[Excerpts from a spatial dataset]
:::::
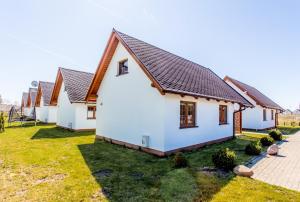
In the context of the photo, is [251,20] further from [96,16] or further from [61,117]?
[61,117]

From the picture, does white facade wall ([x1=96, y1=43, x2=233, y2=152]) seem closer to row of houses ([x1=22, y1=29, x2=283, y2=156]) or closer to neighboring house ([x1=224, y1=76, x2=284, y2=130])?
row of houses ([x1=22, y1=29, x2=283, y2=156])

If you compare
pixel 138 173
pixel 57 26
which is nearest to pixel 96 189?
pixel 138 173

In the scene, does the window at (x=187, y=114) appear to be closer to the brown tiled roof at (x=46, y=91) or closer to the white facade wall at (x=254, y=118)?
the white facade wall at (x=254, y=118)

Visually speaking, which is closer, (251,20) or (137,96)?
(137,96)

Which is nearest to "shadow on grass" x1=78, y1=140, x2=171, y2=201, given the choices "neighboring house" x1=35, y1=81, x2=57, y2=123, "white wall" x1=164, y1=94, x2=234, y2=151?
"white wall" x1=164, y1=94, x2=234, y2=151

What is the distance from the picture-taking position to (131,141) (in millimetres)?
10617

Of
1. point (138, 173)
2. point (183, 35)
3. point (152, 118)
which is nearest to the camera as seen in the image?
point (138, 173)

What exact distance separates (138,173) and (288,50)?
61.0ft

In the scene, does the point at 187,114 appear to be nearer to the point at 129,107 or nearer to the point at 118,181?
the point at 129,107

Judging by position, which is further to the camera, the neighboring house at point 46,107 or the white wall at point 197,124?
the neighboring house at point 46,107

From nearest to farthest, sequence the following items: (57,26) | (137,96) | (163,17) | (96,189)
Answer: (96,189) → (137,96) → (163,17) → (57,26)

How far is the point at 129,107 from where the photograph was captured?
10961 millimetres

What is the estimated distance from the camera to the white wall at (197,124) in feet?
29.5

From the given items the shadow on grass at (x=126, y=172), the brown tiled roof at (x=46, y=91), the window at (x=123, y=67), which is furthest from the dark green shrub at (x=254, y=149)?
the brown tiled roof at (x=46, y=91)
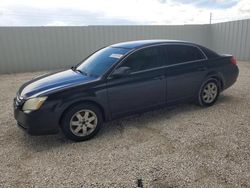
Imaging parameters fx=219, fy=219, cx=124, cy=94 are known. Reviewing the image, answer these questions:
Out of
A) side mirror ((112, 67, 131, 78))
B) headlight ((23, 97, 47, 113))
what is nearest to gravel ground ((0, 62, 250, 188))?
headlight ((23, 97, 47, 113))

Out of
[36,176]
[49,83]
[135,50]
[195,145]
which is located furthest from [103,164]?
[135,50]

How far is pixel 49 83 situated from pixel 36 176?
1482 mm

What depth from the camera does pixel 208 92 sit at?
4660mm

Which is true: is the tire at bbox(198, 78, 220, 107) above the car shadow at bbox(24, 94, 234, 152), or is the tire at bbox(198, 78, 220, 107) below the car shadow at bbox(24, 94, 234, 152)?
above

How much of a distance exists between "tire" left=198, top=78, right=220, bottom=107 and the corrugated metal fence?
7.52m

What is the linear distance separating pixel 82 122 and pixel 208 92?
9.14 feet

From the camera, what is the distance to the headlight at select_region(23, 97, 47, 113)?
10.3 feet

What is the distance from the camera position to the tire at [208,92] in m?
4.58

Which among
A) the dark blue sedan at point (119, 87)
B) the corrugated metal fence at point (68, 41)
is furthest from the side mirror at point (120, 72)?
the corrugated metal fence at point (68, 41)

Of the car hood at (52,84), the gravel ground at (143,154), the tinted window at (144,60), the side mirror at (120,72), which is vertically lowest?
the gravel ground at (143,154)

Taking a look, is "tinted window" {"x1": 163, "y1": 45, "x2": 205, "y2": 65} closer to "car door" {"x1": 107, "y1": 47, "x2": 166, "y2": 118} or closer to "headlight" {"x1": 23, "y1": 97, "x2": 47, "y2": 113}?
"car door" {"x1": 107, "y1": 47, "x2": 166, "y2": 118}

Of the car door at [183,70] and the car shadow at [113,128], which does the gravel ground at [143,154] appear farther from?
the car door at [183,70]

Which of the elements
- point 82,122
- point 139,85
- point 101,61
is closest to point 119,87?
point 139,85

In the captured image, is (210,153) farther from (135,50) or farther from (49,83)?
(49,83)
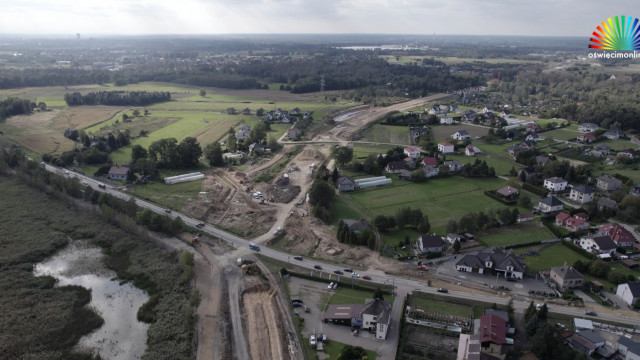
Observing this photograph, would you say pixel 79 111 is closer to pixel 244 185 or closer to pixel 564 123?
pixel 244 185

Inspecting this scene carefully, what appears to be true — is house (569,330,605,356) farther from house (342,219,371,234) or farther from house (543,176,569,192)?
house (543,176,569,192)

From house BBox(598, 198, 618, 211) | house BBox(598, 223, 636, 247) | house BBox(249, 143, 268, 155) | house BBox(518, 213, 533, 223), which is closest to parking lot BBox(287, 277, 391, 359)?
house BBox(518, 213, 533, 223)

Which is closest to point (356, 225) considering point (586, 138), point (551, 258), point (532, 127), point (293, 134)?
point (551, 258)

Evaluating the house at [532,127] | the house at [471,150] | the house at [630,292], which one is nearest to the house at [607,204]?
the house at [630,292]

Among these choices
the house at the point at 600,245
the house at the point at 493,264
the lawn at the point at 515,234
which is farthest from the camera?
the lawn at the point at 515,234

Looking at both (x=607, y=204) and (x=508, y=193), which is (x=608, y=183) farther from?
(x=508, y=193)

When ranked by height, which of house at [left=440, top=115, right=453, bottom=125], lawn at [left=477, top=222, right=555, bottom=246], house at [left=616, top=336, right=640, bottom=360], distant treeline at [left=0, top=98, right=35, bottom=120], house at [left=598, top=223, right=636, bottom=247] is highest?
distant treeline at [left=0, top=98, right=35, bottom=120]

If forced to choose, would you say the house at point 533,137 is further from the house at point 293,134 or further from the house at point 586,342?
the house at point 586,342
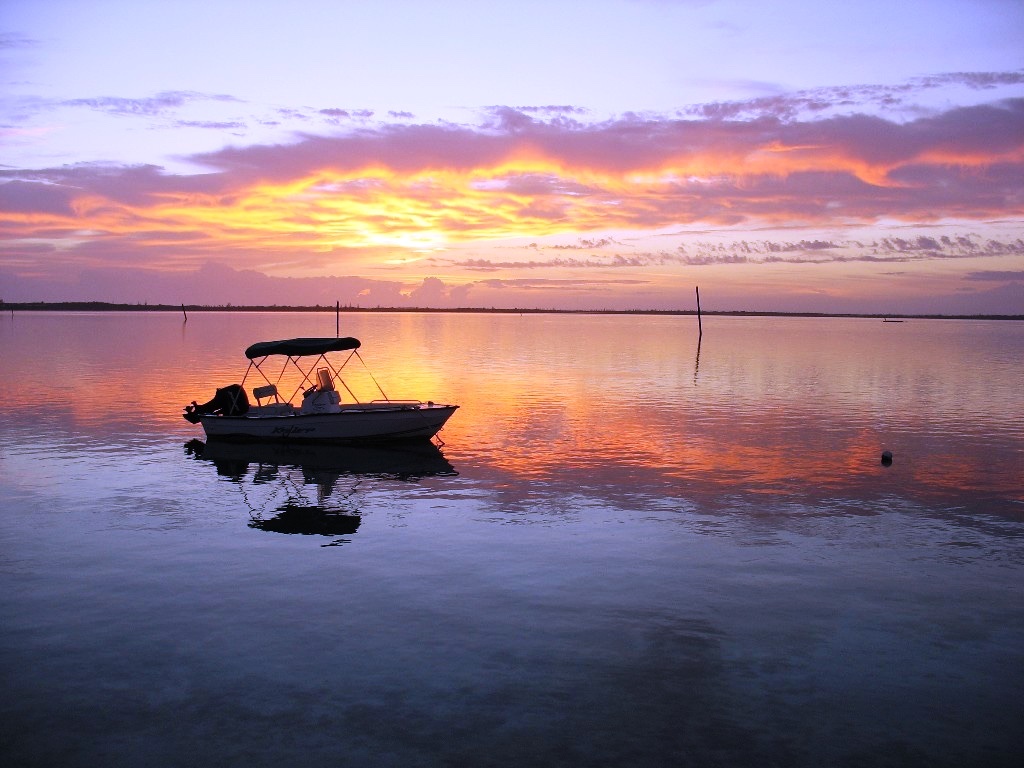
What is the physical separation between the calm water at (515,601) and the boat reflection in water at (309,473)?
0.57 ft

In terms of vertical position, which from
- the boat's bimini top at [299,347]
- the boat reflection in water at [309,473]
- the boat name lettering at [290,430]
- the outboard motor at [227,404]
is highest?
the boat's bimini top at [299,347]

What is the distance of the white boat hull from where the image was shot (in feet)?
112

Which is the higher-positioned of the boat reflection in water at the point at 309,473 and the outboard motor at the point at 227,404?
the outboard motor at the point at 227,404

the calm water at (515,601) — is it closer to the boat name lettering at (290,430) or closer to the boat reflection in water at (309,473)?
the boat reflection in water at (309,473)

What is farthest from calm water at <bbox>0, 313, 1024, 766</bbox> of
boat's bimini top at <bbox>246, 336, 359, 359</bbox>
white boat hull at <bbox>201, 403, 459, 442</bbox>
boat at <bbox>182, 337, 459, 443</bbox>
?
boat's bimini top at <bbox>246, 336, 359, 359</bbox>

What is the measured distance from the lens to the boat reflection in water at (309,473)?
22.2 m

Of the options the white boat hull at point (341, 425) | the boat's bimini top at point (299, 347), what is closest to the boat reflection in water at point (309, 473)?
the white boat hull at point (341, 425)

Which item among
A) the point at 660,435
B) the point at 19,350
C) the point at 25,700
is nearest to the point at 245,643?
the point at 25,700

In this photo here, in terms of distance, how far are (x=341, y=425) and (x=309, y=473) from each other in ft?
16.6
:::::
#### [Work required]
From the line holding "the calm water at (515,601) —" to the last line of the records, quote each line exactly and add nothing.

#### [Reply to the task]
the calm water at (515,601) — is it closer to the boat name lettering at (290,430) or closer to the boat reflection in water at (309,473)?
the boat reflection in water at (309,473)

What is farthest from calm water at <bbox>0, 313, 1024, 766</bbox> of
boat's bimini top at <bbox>246, 336, 359, 359</bbox>
white boat hull at <bbox>201, 403, 459, 442</bbox>
boat at <bbox>182, 337, 459, 443</bbox>
?
boat's bimini top at <bbox>246, 336, 359, 359</bbox>

What is the measured distance from the lens to the boat reflection in water at (309,473)?
22.2 m

Of the options the white boat hull at point (341, 425) | the boat's bimini top at point (299, 347), what is closest to the boat reflection in water at point (309, 473)?
the white boat hull at point (341, 425)

Which item among
A) the point at 660,435
B) the point at 19,350
C) the point at 25,700
is nearest to the point at 245,643?
the point at 25,700

In this photo here, in terms of distance, how far are (x=341, y=425) and (x=309, y=473) from each other in ft?
16.6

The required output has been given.